The chapter that I have just finished working on is about the importance of balance between the body, mind, heart and spirit. In my experience there are few things more frighteningly dull than a person who has focused on one aspect of him/herself and and developed it to the exclusion of all else. There is something wrong with a person like that, we can feel it straight away. Although most of us are not in this category, many of us have areas where we favour, where our natural strengths lie – and other areas where we find things a tad more challenging, which might be a little neglected.

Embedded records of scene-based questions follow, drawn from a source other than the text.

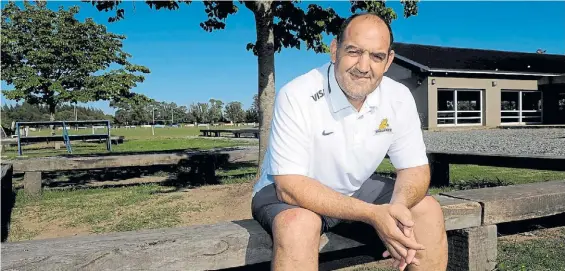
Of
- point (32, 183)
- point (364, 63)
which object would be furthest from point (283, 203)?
point (32, 183)

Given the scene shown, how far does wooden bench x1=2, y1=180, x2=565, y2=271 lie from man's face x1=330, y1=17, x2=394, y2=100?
671 mm

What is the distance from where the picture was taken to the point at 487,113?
25188 mm

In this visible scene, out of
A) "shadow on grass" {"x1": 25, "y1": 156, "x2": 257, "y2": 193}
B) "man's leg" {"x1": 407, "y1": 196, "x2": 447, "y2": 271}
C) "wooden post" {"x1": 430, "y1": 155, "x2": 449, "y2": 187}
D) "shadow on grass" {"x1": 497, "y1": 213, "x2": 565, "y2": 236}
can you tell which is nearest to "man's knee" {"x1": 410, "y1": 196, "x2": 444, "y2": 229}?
"man's leg" {"x1": 407, "y1": 196, "x2": 447, "y2": 271}

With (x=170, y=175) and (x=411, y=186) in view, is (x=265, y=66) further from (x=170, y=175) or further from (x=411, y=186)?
(x=411, y=186)

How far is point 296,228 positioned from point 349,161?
18.5 inches

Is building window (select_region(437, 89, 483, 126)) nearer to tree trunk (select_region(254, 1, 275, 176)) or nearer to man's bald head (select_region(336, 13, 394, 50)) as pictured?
tree trunk (select_region(254, 1, 275, 176))

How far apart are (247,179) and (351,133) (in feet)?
17.0

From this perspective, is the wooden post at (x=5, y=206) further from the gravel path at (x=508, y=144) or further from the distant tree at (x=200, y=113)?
the distant tree at (x=200, y=113)

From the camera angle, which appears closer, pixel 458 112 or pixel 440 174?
pixel 440 174

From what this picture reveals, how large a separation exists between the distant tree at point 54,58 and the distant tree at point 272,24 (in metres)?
18.4

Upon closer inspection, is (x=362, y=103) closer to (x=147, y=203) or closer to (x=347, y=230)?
(x=347, y=230)

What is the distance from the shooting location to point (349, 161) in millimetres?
2008

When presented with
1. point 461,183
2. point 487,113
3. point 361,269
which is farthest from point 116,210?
point 487,113

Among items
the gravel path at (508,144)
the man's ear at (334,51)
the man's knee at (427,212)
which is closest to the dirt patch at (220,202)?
the man's ear at (334,51)
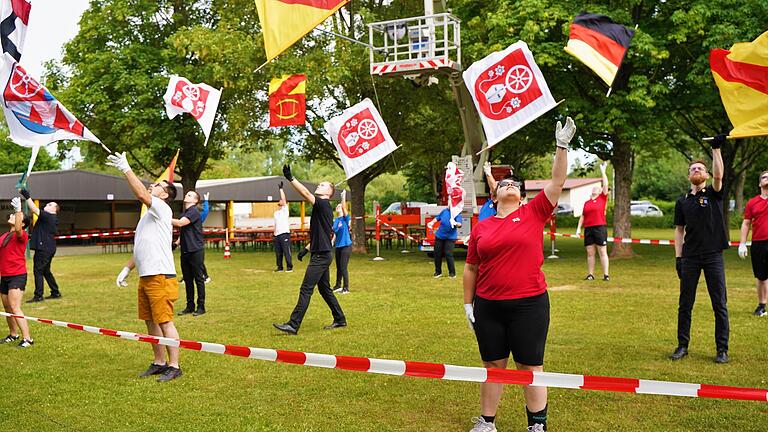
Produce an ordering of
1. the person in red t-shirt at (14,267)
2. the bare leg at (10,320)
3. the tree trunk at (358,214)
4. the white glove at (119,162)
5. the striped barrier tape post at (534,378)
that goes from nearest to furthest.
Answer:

In my own life, I am naturally a person who gravitates toward the mind and the spirit. I love education, learning and intellectual pursuits, and have always been fascinated with spirituality and all things esoteric. For example, I decided at the age of 8 that this would be my last life here, thank you very much, and that in order to make that happen I was just going to have to reach enlightenment before I die. No problemo. I have always been a good student with an analytical and questioning mind. I preferred reading to a party any day (in fact, I still do). It wasn’t until I was in my mid-20s that I realised that I was neglecting my body and heart in favour of my spirit and mind, and that something needed to be done. As I have grown up, there have been certain keys which have unlocked doors that were inaccessible to me. Yoga was the first key – it connected me with my body while satisfying my need for spirit. Motherhood, deep friendships and a long term relationship spanning decades were (and are) very important for opening my heart, as is working with children. Here, I can combine my love of education with the heart enrichment that young children bring. It may be that the best way to convert a weakness into a strength is to combine the two.

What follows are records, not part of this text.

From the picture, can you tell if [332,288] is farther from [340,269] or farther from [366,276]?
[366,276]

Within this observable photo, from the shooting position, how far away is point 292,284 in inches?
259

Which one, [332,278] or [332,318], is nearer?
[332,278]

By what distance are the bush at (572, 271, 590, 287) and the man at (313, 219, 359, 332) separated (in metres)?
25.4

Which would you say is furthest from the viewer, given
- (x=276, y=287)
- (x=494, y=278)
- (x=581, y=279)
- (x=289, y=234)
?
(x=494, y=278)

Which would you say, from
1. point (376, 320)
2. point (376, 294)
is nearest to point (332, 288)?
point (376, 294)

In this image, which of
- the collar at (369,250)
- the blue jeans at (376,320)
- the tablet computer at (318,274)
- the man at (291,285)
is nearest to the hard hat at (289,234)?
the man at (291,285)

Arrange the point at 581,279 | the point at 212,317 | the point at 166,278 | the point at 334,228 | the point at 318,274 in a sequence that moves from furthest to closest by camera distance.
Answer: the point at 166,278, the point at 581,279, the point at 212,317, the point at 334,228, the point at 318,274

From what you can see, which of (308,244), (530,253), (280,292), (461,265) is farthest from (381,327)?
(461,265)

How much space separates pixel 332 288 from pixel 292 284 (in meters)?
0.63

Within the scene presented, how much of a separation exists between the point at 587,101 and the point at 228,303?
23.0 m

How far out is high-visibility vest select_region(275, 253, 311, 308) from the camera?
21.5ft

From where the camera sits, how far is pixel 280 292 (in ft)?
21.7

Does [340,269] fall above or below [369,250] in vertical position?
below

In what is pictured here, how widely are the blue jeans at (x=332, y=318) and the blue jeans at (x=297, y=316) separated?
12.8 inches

We have been taught in our culture that our mind is uppermost – thus, Descarte’s philosophy: I think, therefore I am, and a mechanistic approach to things that are not machines, like nature, our bodies, our emotions and relationships. We tell ourselves that our mind is what separates us from the animals and it is our intelligence which makes us special, which may even be true. However, there are some problems with a mind-centred philosophy. A mind that is un-anchored in the body, disconnected from the heart and severed from spirit is a frightening thing. We call people like that psychopaths. There is more to life than reason or rationale, and not everything can be detected with the five senses or understood with the information that we have. The mind does not comprehend mystery, which is a limitation, especially on the spiritual path.

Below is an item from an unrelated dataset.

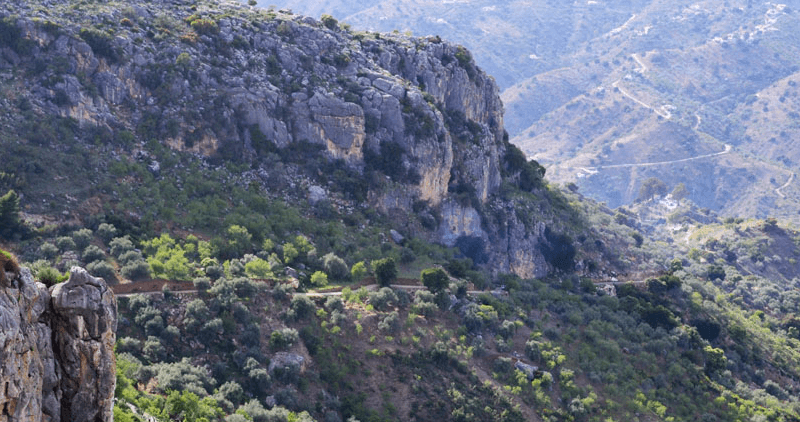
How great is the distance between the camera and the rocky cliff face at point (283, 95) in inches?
2815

The same pathology can be seen in any kind of extreme imbalance. Think about a person whose heart is disconnected to their mind – they have a frightening lack of discernment, and will often find themselves in dangerous relationships or situations, repeating the same mistake over and over again. Or what about someone who is completely body-focused? They are vain, shallow and dull, constantly on diets, strict health regimes and obsessed with youth and how they look. And then there are the people who are consumed with the spiritual life. They are un-grounded, disconnected to their earthly experience and unable to participate in life.
In the way of the Practical Mystic, we bring all the parts of ourselves together, honouring each part and loving what each of them brings to us. No one part is more important than any other, although there are situations where one will be more useful than another. Each of us will have an area that we are naturally strong in, which is perfectly natural. It is good to be aware of your strengths, just as it is good to be aware of the areas that need more attention.
Which aspect of yourself is the strongest, and which tends to be a little neglected?